-- begin --

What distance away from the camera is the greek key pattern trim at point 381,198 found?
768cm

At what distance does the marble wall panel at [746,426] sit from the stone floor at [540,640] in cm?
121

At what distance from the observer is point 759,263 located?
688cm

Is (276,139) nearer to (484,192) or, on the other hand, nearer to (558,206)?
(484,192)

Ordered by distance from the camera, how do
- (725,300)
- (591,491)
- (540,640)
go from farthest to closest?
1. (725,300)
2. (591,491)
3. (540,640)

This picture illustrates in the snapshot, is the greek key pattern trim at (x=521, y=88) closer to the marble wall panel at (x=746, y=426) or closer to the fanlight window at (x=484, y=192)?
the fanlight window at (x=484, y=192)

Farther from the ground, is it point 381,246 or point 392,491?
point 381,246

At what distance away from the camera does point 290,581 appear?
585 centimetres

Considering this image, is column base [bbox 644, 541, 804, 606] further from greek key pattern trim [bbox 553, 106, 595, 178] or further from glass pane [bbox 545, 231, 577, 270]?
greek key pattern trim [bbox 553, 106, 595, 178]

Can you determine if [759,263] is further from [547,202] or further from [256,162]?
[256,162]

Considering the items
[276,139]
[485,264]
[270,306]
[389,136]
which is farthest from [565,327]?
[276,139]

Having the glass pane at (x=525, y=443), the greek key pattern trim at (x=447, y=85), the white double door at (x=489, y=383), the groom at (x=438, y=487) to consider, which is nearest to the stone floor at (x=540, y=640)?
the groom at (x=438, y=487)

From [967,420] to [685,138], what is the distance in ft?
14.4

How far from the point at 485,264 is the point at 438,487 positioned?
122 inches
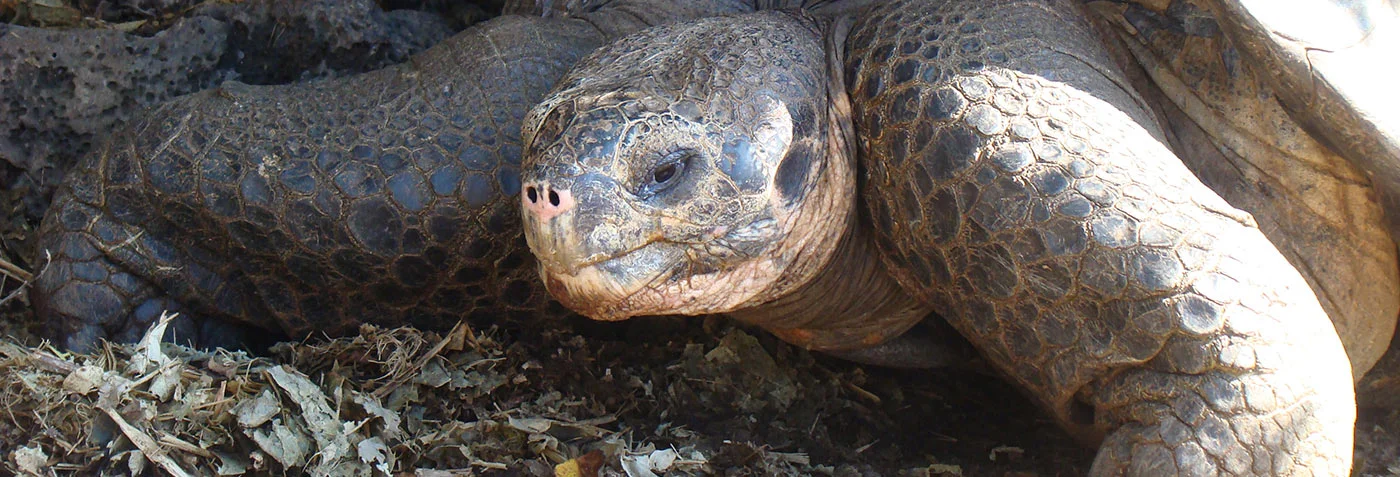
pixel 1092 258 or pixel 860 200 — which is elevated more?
pixel 1092 258

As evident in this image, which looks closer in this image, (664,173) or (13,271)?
(664,173)

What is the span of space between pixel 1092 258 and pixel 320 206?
5.04 feet

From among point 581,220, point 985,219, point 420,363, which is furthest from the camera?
point 420,363

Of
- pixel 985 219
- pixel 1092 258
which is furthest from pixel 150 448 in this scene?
pixel 1092 258

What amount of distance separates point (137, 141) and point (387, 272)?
2.16ft

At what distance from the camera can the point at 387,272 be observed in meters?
2.69

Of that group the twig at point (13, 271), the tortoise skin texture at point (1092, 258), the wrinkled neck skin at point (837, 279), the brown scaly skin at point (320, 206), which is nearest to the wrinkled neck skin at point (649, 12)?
the brown scaly skin at point (320, 206)

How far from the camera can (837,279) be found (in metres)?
2.56

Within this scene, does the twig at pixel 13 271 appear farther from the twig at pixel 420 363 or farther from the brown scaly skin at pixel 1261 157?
the brown scaly skin at pixel 1261 157

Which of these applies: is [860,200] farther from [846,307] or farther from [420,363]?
[420,363]

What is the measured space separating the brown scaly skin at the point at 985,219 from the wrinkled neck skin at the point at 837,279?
1 centimetres

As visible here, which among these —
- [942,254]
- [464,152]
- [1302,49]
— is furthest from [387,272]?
[1302,49]

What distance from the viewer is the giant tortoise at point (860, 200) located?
2057mm

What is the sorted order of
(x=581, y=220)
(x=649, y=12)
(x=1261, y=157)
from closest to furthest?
(x=581, y=220)
(x=1261, y=157)
(x=649, y=12)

-- end --

→ **Set problem**:
Reproduce the items word for word, starting with the line containing "Within this scene, does" and going on through the end of the items.

→ **Response**:
Within this scene, does the twig at pixel 13 271 appear farther from the twig at pixel 420 363 or farther from the brown scaly skin at pixel 1261 157?
the brown scaly skin at pixel 1261 157

Which of these applies: is [860,200] farther from [846,307] or farther from [420,363]?
[420,363]

What is the measured space separating the brown scaly skin at the point at 985,219 from the wrinkled neck skin at the point at 837,279?
1 centimetres

As visible here, which among these —
- [942,254]
- [464,152]
- [1302,49]
— is furthest from [387,272]?
[1302,49]

What distance from the viewer is the giant tortoise at point (860, 200) located?
2057mm

What is the sorted order of
(x=581, y=220)
(x=649, y=12)
(x=1261, y=157)
from closest to furthest?
(x=581, y=220)
(x=1261, y=157)
(x=649, y=12)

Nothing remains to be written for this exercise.